begin EXCERPTED TEXT

Multiprocessors are a leaky abstraction
Earlier this week, the story started rumbling through the usual places that using hyperthreading on Intel CPUs could cause serious performance problems in some applications, like Microsoft SQL Server. The current best guess of the cause is cache thrashing due to Hyperthreaded processors sharing L1 and L2 cache. If a process that hammers the cache is scheduled onto one logical processor of a HT pair, it will destroy the performance of anything running on the other logical CPU (I'm summarizing from here).
As this vividly demonstrates, multiprocessors are a leaky abstraction, where very low level details of the system can cause dramatic high level effects. Unlike simpler leaky abstractions, MP issues are often dynamic effects that are challenging to fix or work around (and we already know that most programmers are not just ignorant but wrong about the dynamic behavior of their programs).
Just to show that this happens outside of Hyperthreading, another case is the memory traffic caused by uncontended locks that are taken on multiple CPUs. Taking a lock requires a write, and (locked) writes require the writing CPU get the latest version of the cache line for the target address, which requires bandwidth-consuming synchronization among the caches. (This one happens even in true symmetric MP.)
The leakyness of the MP abstraction matters because multiprocessors of all sorts (HT, multi-core, etc) are increasingly being put forward as the only way to substantially improve system performance over the next while. Often the designs are ccNUMA, which have more complexities (and therefor issues) than plain SMP.
(Credit where credit's due department: I learned about the lock cache traffic issue from discussions on the Linux kernel mailing list.)

end EXCERPTED TEXT

DO THIS: According to the passage on multiprocessors as a leaky abstraction, what is the current best guess of why hyperthreading hurts performance in some applications?

begin DATASET ROWS

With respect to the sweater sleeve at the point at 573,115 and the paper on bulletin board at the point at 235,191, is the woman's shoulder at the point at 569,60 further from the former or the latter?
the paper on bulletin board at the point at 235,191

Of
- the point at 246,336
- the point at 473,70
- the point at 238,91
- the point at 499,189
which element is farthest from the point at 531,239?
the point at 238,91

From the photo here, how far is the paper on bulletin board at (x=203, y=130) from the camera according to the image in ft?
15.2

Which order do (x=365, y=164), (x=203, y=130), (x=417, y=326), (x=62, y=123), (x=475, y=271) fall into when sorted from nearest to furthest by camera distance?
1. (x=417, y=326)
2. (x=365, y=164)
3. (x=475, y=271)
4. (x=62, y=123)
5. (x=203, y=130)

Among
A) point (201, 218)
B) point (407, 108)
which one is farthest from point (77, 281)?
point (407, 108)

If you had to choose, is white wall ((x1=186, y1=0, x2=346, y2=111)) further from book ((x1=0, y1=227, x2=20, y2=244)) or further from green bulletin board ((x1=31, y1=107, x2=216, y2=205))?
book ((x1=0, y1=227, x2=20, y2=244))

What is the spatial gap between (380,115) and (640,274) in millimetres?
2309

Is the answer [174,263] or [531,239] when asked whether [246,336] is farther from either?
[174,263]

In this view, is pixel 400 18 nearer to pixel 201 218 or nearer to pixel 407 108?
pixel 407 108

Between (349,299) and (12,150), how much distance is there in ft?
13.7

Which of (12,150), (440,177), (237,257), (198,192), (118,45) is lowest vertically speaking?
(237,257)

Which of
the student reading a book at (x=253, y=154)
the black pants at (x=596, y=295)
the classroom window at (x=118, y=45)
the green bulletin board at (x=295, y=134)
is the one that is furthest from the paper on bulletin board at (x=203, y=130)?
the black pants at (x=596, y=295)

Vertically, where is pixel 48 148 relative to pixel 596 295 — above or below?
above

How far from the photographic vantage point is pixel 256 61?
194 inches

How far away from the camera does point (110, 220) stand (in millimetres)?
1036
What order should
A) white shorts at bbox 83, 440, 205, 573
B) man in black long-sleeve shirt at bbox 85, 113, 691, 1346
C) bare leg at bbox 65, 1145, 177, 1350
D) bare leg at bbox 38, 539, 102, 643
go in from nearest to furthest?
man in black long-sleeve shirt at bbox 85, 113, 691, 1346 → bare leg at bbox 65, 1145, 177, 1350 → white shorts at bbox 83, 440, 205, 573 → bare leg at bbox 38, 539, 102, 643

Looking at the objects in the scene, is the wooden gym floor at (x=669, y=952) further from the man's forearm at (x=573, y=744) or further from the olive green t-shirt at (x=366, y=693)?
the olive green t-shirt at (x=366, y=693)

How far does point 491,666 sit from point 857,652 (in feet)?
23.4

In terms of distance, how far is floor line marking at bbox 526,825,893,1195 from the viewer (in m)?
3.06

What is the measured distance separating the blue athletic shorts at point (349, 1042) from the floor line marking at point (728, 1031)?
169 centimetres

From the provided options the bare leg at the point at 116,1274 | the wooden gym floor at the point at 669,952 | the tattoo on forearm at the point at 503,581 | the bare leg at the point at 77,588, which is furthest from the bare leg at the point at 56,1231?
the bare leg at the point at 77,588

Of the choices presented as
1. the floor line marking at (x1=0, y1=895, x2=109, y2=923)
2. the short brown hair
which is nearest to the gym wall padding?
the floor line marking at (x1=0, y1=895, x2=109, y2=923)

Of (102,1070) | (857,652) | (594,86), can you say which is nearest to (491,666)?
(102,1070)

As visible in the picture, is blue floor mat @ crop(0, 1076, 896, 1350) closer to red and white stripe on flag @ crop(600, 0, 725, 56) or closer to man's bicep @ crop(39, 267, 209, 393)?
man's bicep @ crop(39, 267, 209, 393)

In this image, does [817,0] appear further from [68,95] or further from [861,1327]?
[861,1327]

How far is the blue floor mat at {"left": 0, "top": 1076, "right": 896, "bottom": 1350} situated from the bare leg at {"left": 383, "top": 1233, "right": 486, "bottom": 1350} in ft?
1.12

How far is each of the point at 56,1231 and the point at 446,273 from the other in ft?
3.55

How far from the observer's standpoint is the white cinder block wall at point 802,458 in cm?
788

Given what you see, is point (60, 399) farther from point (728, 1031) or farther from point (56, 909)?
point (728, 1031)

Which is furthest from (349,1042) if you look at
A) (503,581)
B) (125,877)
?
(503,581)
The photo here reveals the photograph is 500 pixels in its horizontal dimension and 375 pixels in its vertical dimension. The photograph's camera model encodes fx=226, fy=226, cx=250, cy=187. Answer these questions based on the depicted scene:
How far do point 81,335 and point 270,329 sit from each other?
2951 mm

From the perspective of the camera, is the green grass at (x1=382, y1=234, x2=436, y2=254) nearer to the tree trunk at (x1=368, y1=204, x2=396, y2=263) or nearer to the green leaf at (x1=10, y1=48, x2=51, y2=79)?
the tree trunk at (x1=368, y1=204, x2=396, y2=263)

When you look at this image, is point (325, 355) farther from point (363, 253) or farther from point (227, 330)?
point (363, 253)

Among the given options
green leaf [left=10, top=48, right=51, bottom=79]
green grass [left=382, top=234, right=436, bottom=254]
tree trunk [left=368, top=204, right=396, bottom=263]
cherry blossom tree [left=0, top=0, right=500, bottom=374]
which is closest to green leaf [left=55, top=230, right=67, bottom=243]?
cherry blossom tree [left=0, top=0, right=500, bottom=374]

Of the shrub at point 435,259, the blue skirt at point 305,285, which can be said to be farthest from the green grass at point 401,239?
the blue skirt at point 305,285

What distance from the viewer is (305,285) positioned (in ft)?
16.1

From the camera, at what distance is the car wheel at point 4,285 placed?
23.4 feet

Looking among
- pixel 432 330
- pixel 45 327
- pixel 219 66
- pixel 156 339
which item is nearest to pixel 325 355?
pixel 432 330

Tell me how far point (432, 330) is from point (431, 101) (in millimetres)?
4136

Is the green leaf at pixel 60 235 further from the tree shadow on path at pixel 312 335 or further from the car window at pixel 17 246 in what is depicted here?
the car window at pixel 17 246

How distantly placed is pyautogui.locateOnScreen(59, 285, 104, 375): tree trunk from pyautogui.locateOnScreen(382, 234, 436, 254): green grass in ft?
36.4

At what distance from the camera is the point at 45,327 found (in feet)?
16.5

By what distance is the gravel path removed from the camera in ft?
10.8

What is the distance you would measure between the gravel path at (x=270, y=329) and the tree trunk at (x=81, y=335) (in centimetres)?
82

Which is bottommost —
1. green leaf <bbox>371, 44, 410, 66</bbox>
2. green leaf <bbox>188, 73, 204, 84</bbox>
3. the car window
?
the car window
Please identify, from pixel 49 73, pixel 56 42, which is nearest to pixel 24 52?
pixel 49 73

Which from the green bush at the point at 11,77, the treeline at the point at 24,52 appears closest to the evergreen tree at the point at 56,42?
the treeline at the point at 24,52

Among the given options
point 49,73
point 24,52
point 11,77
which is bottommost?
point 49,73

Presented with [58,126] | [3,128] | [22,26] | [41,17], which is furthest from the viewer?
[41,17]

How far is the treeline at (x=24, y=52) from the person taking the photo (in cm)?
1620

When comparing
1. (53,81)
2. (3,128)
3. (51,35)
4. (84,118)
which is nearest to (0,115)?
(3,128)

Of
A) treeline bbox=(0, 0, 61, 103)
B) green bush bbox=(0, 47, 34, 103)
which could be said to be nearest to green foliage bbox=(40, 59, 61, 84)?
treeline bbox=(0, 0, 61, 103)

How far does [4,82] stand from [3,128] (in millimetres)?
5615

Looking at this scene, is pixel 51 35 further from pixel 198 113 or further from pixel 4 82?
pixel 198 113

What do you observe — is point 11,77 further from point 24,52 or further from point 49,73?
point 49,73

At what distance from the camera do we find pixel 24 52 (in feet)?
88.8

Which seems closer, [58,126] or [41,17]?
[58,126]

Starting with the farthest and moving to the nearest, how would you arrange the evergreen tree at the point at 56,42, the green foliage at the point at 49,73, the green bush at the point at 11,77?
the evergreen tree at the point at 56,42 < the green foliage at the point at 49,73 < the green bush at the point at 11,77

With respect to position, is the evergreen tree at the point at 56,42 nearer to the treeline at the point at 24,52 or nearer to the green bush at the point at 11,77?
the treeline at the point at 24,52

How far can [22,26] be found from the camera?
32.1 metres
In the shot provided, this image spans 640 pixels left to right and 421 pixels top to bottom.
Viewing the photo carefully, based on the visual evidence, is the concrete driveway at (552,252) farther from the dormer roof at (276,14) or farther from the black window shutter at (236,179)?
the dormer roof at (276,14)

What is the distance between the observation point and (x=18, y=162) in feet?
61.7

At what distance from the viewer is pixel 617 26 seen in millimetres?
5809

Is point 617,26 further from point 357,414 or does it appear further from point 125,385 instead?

end DATASET ROWS

EXERCISE SOLUTION: Cache thrashing caused by hyperthreaded processors sharing L1 and L2 cache.